Allthingsdecember · 12/01/2024 15:56

Well, no it’s not great timing for his daughter. In fact it’s pretty awful timing. I think it would be hard for anyone her age to get a new sibling at the same time as experiencing huge life events of their own. But she lost her mum. That will make things like turning 18 and starting university more emotionally charged than normal.

I think he’s been incredibly shortsighted not to plan with this in mind…But the time to consider that was before he had unprotected sex.

I honestly don’t know what to suggest except that he makes sure she still feels special on her 18th birthday (which might be difficult given that he will be looking after a newborn and supporting you at the same time… but that’s his problem. You and the new baby shouldn’t lose out either). He also needs to make sure that he still gives her as much support around starting university as he would have if he hadn’t just had another child.

This!

Feel gutted for her with the timing & can't understand why on earth you didn't wait 6 months or so?

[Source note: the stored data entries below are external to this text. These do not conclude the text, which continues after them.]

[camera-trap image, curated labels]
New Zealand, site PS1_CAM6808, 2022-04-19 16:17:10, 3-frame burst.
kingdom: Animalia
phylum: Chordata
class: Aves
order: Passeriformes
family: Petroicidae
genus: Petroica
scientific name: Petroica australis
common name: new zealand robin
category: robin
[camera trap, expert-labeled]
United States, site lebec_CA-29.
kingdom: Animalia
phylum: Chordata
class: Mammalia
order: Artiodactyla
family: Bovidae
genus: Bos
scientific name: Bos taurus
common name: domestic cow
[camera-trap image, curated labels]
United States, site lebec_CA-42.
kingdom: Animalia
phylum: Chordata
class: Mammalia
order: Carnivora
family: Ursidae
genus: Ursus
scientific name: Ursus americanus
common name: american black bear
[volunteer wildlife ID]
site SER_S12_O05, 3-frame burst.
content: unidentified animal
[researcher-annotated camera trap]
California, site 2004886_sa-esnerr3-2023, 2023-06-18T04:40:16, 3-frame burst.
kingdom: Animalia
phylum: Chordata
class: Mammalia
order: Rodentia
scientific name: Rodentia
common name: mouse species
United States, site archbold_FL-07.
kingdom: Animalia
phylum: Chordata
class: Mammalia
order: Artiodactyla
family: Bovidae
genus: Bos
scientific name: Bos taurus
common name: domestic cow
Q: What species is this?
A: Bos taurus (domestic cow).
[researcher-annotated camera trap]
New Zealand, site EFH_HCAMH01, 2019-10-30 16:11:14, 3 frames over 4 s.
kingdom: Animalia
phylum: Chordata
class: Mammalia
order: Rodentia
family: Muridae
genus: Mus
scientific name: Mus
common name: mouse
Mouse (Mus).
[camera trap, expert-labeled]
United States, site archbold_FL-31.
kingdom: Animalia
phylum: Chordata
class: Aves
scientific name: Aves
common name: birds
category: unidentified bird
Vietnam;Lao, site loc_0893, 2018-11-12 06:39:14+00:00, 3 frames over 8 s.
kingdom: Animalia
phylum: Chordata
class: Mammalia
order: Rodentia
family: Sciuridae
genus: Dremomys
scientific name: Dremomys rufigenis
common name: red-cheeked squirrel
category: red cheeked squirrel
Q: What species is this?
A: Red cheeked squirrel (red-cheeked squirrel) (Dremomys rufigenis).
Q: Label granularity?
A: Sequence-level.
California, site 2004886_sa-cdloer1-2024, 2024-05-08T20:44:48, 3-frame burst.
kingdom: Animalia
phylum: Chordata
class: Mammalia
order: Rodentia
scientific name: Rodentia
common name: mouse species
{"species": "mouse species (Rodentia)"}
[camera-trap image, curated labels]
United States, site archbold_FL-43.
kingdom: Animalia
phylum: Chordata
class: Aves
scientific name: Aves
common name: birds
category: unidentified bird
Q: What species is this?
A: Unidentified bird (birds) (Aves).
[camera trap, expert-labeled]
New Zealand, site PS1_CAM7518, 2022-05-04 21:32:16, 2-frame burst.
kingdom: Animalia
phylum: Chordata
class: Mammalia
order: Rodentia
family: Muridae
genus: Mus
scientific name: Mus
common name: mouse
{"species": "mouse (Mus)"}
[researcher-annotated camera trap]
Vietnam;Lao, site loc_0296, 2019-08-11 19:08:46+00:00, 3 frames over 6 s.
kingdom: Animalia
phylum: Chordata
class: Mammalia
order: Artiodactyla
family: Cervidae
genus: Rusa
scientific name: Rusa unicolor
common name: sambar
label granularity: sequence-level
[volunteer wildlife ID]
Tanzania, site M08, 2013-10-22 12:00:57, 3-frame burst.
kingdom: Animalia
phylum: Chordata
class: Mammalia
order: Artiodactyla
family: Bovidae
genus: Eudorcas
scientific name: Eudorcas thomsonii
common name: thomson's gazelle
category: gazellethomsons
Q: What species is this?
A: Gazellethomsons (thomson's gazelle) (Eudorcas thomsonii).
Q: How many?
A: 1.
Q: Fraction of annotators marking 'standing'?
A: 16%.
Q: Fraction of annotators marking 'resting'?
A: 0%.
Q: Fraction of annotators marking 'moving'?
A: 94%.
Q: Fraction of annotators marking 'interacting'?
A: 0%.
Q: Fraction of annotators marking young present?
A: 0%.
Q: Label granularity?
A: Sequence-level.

MissersMercer · 12/01/2024 19:41

User13579367337 · 12/01/2024 15:35

He 100% should not cancel this trip with his daughter

This. 100%. That's literally saying she's replaced now so he can't go.

ncforthisthreadonly24 · 12/01/2024 19:42

@adriftinadenofvipers

No, I did NOT miss the part where the tickets are already bought but - once again - that you for pointing that out.

My point is, regardless of the tickets being already bought, the daughter knows nothing of dad's original thinking that he might be the one to go with her. So he can equally present the tickets and suggest she takes her boyfriend/ close friend, and nothing has changed for the daughter.

JanewaysBun · 12/01/2024 19:42

@adriftinadenofvipers me and my friends travelled all over the world as young adults. The 3 scariest things that happened to me during that time happened in london.

Wheresthefibre · 12/01/2024 19:43

ncforthisthreadonly24 · 12/01/2024 19:36

So we are encouraging the Dp here to implement ‘what you don’t know won’t hurt you’?

I'm not "encouraging" anything. I'm saying there's a whole load of fucking drama over nothing at this point - it's a plan the daughter doesn't even know about! It's like me having a fleeting thought to buy my daughter something amazing for Christmas and then going actually on second thoughts I can't afford that, I'll get her an alternative. She'd never know my original thought would she? So how's she going to be hurt by it?

She'll probably love the opportunity to holiday with her boyfriend or friend at that age! I know my 17 year old DD certainly would prefer that to a holiday with me🤷‍♀️

No it’s not like that. It’s like you having a thought, booking it, planning it all out and then not giving her it.

And that thing would need to be arranging specially because you recognise your child might struggle due to fact that their other parent is dead.

How old is your 17 year olds boyfriend? My dd would rather go on a trip with me (19) if it was a for an interest we always shared.

You are encouraging it. You are saying she doesn’t know so it won’t hurt her. So it’s fine.